5
Es difícil la participación en la actualidad, cuando el tiempo para el deseo es sustituido por el ritmo cibernético. Al no haber tiempo para el desear, no hay tiempo para saber qué desea el sujeto para desde allí participar. Cuando se puede hablar, cuando se pone peso a la palabra, cuando hay tiempo para discutir, para escuchar, se está sabiendo algo de lo que se quiere. El apuro en el tiempo hipermoderno no deja lugar para saber lo que se quiere y para conducir la vida, y para que el destino no le sea ajeno al sujeto. Para que se pueda implicar activamente el sujeto en su mundo y vínculos, se requiere de tiempo para saber qué quiere. Saber qué desea el deseo, para quererlo o no, y así, poder participar sostenidamente. Esto no es posible, o al menos es muy difícil en sociedades inmediatistas sustentadas en la lógica de apuro, en donde las personas están estiradas por las exigencias del día a día. Cada uno requiere de su tiempo de elaboración de saber qué cosa quiere. La instantaneidad para el placer constante (que anula al deseo), nos crea sujetos depresivos o a veces hiperactivos-maniacos y son estas, dos formas de ser, ineficaces. Relaciones estables, no de puro presente, son condiciones para poder desear: el deseo es cuestión de horizonte y no de inmediatez. La caída de los ideales que se viene dando hoy, abre el camino hacia la búsqueda del camino individual de las satisfacciones directas. En los sistemas de vida en los que la prisa es un valor, se van destruyendo el pensar sobre los ideales.
6
Aún algunos jóvenes, por estar situados estructuralmente frente a los ideales, no lo olvidan y muestran cómo son operativos para responder ante las invasiones autoritarias. Pero cada vez son menos, y más rápidamente transformados en consumidores acéfalos y compulsivos o en instrumentos de la producción de la tecno-ciencia, que no necesita de ideales para existir e imponerse a la cultura.
7
Cuanto más se socava a los ideales con las exigencias del estar al día con los consumos, con la pura información y la técnica, con los imperativos del sólo hacer robotizado, se sabe menos lo que se quiere, y se llama, sin saber, al amo autoritario-imperativo de nuestro tiempo.
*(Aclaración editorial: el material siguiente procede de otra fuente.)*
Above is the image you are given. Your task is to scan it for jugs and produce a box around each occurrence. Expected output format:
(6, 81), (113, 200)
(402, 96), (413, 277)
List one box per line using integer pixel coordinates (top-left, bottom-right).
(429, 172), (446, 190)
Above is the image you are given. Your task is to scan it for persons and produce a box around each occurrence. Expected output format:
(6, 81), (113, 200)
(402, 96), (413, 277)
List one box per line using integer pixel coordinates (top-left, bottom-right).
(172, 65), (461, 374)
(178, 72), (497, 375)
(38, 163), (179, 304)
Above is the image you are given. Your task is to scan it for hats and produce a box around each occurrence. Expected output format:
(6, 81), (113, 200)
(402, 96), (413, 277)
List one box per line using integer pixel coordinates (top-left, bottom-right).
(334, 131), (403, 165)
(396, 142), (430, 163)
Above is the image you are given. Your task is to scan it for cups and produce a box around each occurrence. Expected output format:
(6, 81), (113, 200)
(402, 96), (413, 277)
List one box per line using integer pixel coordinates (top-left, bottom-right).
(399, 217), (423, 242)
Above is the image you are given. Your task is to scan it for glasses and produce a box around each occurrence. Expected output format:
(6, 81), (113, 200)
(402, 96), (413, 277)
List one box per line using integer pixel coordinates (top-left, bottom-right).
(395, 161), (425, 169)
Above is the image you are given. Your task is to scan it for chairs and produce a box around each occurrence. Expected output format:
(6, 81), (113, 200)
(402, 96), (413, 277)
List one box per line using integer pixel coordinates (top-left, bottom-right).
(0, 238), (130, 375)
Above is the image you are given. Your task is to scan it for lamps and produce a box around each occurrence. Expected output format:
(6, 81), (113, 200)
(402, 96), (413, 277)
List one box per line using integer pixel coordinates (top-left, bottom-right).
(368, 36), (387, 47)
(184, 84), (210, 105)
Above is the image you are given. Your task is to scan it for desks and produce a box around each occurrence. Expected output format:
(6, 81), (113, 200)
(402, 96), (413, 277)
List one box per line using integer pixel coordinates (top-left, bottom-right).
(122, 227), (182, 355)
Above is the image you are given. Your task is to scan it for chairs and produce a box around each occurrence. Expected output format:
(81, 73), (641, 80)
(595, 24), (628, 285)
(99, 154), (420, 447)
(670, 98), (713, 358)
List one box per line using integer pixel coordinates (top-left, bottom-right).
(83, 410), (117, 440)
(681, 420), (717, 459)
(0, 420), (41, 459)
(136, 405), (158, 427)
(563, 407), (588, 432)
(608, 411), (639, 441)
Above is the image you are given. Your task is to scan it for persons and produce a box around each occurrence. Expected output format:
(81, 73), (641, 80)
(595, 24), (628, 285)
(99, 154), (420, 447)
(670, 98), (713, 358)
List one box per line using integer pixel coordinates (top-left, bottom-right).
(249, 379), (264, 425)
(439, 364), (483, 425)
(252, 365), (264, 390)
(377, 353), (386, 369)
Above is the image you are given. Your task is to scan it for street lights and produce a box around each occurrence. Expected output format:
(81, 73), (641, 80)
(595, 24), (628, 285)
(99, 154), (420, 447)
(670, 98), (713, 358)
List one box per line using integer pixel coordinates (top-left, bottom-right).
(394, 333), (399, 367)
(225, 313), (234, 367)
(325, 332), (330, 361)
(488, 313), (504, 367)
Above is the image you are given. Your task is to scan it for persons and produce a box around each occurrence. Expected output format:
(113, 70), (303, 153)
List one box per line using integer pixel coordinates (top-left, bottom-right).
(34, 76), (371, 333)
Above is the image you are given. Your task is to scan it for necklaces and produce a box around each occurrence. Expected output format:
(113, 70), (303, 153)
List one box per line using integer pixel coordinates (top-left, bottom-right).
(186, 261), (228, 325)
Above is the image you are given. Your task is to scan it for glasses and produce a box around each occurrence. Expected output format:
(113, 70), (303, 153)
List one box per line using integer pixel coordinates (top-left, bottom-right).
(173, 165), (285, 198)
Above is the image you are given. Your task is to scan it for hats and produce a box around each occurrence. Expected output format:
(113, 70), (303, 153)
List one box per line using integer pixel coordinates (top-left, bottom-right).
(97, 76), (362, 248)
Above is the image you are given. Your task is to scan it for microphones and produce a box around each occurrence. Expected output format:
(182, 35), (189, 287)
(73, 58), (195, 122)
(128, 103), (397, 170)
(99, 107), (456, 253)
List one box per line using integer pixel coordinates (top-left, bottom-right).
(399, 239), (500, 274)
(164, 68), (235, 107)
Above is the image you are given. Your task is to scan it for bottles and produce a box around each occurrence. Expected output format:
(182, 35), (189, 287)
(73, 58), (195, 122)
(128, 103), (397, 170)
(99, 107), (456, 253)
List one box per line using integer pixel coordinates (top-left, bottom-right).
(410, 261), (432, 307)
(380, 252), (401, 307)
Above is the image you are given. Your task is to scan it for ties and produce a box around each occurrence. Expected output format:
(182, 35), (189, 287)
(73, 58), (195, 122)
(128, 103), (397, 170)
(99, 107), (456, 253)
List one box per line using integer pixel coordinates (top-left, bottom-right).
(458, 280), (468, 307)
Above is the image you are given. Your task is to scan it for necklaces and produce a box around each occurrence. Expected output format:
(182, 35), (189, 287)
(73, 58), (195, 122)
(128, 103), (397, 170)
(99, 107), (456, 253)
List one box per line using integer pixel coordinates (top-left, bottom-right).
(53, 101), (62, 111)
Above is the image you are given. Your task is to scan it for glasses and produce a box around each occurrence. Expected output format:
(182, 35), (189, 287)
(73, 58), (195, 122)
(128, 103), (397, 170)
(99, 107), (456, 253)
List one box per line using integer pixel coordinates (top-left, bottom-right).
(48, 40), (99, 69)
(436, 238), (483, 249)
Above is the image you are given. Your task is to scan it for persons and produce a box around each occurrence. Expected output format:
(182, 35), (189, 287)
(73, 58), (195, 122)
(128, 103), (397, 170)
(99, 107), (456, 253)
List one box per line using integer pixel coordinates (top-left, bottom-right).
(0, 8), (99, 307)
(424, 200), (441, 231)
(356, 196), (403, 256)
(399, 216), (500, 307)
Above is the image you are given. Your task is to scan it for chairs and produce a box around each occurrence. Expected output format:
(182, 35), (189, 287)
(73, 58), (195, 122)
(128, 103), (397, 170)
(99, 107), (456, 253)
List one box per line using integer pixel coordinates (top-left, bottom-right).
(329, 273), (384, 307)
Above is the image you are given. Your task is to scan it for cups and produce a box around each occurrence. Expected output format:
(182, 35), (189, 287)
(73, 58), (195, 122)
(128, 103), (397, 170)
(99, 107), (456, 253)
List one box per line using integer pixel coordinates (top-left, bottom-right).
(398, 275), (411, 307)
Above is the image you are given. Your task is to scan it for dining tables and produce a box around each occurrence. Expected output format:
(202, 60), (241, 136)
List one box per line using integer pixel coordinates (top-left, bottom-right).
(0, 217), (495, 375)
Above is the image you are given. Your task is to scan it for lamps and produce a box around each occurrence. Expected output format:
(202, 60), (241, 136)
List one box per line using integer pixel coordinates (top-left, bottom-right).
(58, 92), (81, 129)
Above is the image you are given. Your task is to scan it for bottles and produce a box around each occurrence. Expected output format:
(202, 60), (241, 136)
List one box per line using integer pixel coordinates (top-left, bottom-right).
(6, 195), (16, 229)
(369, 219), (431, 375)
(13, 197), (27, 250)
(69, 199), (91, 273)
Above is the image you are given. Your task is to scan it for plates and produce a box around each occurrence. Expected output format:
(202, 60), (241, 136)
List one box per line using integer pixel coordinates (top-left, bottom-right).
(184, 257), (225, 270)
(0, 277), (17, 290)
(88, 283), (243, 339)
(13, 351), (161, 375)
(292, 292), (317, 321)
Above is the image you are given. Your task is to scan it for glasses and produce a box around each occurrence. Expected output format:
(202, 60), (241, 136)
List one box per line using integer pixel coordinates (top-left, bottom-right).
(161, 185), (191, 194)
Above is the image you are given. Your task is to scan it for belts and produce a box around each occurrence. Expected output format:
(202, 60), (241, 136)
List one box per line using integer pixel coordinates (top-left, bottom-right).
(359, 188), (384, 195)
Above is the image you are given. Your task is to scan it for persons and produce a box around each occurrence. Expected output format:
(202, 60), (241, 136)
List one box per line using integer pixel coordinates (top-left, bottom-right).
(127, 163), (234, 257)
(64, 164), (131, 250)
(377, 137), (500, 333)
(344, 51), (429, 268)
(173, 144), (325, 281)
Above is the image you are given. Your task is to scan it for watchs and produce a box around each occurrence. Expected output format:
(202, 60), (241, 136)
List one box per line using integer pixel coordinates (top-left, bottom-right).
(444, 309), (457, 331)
Con mayor violencia este señor del absolutismo de lo económico emerge hoy, para decidir por el propio deseo del sujeto, lo que debe querer o no. Se acentúa así, mucho más de lo que en general nos damos cuenta, la sumisión y el mandato del otro en posición de absoluto. Al punto, que lo político en la contemporaneidad se reduce al engañar bien y trampear en relación a un único bien: el bien de lo económico. Absolutismo. Consecuencia funesta, de lo que hoy se presenta como la política de la desubjetivación del deseo.
A esto, tenemos el compromiso y deber ético de resistir.